*Information supplied:*
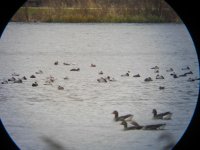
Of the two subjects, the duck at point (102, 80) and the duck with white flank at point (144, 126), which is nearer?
the duck with white flank at point (144, 126)

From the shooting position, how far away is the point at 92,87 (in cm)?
958

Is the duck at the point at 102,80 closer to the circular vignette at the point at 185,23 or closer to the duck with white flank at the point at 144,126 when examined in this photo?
the duck with white flank at the point at 144,126

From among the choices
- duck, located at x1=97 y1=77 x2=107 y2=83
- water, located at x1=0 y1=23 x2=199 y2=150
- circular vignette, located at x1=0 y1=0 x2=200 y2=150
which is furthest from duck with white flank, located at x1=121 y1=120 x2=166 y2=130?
duck, located at x1=97 y1=77 x2=107 y2=83

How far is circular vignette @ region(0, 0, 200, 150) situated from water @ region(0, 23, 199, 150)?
214 centimetres

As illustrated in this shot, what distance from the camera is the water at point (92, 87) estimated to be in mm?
5910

*Exercise description:*
Copy all of the records above word for word, leaving out the pictures.

*The response:*
Of the two subjects, the duck at point (102, 80) and the duck with white flank at point (144, 126), which is nearer?
the duck with white flank at point (144, 126)

From the shooting position, how far away is the point at 92,87 (in cm)?
958

Is the duck at the point at 102,80 closer to the circular vignette at the point at 185,23 or closer to the duck with white flank at the point at 144,126 when examined in this photo?
the duck with white flank at the point at 144,126

From among the choices
- duck, located at x1=97 y1=77 x2=107 y2=83
- water, located at x1=0 y1=23 x2=199 y2=150
- circular vignette, located at x1=0 y1=0 x2=200 y2=150
which is furthest from duck with white flank, located at x1=121 y1=120 x2=166 y2=130?
duck, located at x1=97 y1=77 x2=107 y2=83

How far is circular vignette @ region(0, 0, 200, 150) situated from water @ region(0, 23, 199, 150)?
214 centimetres

As illustrated in this shot, what distance from the camera is the water at point (92, 87) estimated to be in mm?
5910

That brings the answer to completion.